Les hommes doivent ils avoir peur de l’égalité ?

Commençons par le « côté obscur » de la réponse : oui, les hommes vont perdre quelque chose si notre monde progresse vers plus de mixité. Ils vont perdre un peu de pouvoir, puisqu’ils vont devoir partager. Et alors ?

Je suis un homme, et je ne me reconnais pas dans ce portrait-robot qui ferait de moi une machine exclusivement attirée par les titres ronflants, les conseils d’administrations ou les négociations sur un parcours de golf. Je ne suis pas le premier ni le dernier à ressentir cette lassitude qui avait été magnifiquement illustrée dans l’étude réalisée en 2012 par Sylviane Giampino et Brigitte Gresy : « le poids des normes dites masculines sur la vie professionnelle et personnelle d’hommes du monde de l’entreprise » (www.orse.org)

Tout a peut-être déjà été dit, déjà été écrit, mais les choses ont bien peu changé, et le partage équitable est encore loin.

Alors mesdames et messieurs enfonçons le clou, encore et encore.

Moi, homme, je serai plus heureux, plus durablement riche et en meilleure santé avec une vraie mixité. Et mon entreprise, mon organisation sera plus intelligente, plus efficace et plus performante. Ce que je perdrai par un accès plus compliqué (mais plus juste…) aux responsabilités, je le gagnerai dans ma qualité de vie, et ça, c’est l’essentiel, c’est le sens de la vie.
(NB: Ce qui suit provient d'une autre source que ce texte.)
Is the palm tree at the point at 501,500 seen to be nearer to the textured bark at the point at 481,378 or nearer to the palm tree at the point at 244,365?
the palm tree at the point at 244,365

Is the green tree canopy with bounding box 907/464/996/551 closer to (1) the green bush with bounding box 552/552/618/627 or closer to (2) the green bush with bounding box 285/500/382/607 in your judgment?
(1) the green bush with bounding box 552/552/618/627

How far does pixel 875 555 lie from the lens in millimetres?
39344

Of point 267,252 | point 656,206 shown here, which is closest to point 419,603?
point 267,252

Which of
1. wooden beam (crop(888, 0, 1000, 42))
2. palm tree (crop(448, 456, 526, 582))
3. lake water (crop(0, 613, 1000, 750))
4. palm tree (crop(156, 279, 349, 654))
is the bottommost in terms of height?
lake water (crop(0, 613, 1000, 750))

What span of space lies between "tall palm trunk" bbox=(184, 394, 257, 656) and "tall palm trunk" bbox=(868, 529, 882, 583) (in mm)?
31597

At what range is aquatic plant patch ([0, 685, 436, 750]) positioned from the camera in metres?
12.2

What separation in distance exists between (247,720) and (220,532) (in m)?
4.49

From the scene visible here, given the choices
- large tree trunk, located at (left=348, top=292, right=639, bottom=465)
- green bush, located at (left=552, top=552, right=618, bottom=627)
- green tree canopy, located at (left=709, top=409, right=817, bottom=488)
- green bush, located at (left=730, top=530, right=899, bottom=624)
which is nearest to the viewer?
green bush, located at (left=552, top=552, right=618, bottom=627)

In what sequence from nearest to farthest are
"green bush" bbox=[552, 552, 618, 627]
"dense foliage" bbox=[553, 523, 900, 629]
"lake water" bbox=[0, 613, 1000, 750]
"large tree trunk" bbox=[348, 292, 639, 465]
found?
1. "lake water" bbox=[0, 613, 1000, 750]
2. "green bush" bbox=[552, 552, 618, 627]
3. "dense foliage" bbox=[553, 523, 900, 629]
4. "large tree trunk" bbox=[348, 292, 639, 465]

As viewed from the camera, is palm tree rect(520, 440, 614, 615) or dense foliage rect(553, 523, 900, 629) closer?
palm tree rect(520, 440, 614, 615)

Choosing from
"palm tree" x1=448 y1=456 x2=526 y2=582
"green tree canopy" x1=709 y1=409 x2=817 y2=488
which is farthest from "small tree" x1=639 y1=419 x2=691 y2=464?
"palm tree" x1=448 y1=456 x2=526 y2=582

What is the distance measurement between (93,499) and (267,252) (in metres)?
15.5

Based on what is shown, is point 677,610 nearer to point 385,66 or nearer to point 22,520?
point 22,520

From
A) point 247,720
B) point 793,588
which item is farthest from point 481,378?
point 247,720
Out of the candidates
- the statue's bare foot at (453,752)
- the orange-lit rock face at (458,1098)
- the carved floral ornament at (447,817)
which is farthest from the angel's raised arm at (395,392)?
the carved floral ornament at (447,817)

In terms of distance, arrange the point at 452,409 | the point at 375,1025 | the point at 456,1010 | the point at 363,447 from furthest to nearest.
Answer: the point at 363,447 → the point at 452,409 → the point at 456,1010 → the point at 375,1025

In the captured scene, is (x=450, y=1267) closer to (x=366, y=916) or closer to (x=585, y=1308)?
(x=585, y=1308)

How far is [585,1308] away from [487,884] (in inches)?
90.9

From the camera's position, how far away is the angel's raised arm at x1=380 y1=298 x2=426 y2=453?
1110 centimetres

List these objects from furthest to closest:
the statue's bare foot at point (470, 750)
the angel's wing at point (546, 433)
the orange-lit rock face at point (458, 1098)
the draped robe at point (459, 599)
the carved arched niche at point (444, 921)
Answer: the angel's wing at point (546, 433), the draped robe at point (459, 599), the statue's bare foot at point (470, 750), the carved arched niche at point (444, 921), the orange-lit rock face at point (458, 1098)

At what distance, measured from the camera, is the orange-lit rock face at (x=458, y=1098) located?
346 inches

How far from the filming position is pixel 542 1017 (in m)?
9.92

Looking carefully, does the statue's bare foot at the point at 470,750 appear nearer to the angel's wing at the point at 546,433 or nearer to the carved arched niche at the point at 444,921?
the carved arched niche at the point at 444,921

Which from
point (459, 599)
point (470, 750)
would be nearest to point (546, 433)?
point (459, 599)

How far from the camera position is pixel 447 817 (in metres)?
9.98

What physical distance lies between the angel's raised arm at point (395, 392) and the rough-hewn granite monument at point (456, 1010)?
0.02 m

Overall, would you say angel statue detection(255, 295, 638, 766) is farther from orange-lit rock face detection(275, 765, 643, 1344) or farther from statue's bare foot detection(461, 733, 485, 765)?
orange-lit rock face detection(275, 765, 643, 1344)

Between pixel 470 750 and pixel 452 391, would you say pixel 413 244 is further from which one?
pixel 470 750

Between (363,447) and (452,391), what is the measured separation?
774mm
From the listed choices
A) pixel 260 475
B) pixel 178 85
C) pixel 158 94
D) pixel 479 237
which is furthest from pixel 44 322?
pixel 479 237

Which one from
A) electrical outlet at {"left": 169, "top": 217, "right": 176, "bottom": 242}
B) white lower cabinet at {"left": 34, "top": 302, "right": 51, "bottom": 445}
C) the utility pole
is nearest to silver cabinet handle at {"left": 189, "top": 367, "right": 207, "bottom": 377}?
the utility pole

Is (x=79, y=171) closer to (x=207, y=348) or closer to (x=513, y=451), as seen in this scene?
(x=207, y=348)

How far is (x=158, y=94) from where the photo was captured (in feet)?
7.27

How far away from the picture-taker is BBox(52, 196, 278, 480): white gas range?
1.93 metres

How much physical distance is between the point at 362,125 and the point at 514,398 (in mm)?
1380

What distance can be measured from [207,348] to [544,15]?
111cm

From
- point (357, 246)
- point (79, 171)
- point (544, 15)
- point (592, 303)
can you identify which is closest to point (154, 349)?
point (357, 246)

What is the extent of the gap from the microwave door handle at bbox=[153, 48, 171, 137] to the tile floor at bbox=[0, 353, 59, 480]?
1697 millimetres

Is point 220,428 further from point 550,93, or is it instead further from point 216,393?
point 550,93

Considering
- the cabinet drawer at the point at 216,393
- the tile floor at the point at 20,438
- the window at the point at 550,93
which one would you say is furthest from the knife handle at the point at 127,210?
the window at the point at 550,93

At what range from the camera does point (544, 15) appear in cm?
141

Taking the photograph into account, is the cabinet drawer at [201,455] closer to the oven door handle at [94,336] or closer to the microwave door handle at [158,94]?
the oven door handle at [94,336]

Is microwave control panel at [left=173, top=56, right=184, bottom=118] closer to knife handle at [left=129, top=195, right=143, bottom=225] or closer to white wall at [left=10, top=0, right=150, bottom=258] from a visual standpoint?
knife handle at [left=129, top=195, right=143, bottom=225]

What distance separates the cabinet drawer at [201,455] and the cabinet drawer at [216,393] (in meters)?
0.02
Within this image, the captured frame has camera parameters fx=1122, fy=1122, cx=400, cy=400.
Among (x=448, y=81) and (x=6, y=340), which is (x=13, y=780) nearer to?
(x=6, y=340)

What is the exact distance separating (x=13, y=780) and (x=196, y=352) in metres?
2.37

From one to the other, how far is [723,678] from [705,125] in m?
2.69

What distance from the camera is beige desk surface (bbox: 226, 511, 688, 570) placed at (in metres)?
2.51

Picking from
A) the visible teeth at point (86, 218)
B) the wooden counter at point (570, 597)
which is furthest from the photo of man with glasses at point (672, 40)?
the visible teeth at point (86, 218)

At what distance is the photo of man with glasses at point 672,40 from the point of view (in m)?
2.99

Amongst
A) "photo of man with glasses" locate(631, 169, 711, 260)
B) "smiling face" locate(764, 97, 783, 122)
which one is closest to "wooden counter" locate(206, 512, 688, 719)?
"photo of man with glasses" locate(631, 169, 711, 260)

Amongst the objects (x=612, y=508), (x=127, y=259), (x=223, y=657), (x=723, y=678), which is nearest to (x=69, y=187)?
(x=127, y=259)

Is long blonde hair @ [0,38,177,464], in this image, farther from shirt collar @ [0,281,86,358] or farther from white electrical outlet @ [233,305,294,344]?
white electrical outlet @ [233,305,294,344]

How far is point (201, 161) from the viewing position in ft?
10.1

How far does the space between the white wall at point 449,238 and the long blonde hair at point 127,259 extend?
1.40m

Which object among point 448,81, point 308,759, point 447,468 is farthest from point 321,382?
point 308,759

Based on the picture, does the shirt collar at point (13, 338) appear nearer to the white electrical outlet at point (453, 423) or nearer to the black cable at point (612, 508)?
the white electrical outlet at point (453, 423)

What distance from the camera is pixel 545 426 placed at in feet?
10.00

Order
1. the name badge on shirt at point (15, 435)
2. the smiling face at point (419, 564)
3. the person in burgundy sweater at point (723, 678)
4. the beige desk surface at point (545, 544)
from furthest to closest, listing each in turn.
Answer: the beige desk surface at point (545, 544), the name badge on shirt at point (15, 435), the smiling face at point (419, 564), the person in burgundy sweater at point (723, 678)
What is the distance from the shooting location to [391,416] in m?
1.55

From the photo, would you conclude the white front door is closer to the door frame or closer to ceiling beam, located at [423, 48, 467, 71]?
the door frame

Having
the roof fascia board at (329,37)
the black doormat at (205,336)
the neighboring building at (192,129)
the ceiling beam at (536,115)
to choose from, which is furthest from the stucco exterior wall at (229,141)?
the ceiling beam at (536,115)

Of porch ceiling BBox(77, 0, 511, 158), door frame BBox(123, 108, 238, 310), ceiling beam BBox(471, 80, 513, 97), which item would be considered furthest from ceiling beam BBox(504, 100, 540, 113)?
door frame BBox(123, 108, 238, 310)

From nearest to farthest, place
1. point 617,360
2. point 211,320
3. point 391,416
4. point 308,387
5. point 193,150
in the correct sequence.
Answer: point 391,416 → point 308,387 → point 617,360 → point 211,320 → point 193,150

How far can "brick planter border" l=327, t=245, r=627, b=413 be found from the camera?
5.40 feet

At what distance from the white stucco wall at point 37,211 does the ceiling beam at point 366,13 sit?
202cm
J’ai eu le bonheur de participer à l’écriture du livre « Mixité, quand les hommes s’engagent » dont la version anglaise vient de sortir sous le titre « Gender Balance, When Men Step Up » http://www.genderbalancewhenmenstepup.com/the-book/

Ce livre est une aventure mixte, et il devrait être remboursé par la sécurité sociale… Il se déguste, comme lorsque l’on veut gouter tous les plats de la carte d’un grand restaurant. J’ai été émerveillé par la bienveillance et par l’engagement des femmes auteures qui ont eu l’intelligence extrême de partager, et j’ai été impressionné par l’humilité des hommes, en particulier des 12 grands patrons qui ont accepté de témoigner, de partager leur credo. Parmi eux, Stéphane Richard, Michel Landel, Gianfranco Monsellato, Gérard Karsenti ou François Pérol ont depuis longtemps montré qu’ils avaient dépassé le cap de la prise de conscience. Ils ont agi, souvent avec courage et obstination, et ils ont montré que la mixité est vertueuse pour toutes et tous.

L’entreprise moderne doit être mixte et inclusive, sinon elle se ringardisera et risquera la disparition : voilà pourquoi nous hommes devons-nous battre au côté des femmes pour la mixité. Ce n’est pas une question de « bien-pensance », c’est une question de survie.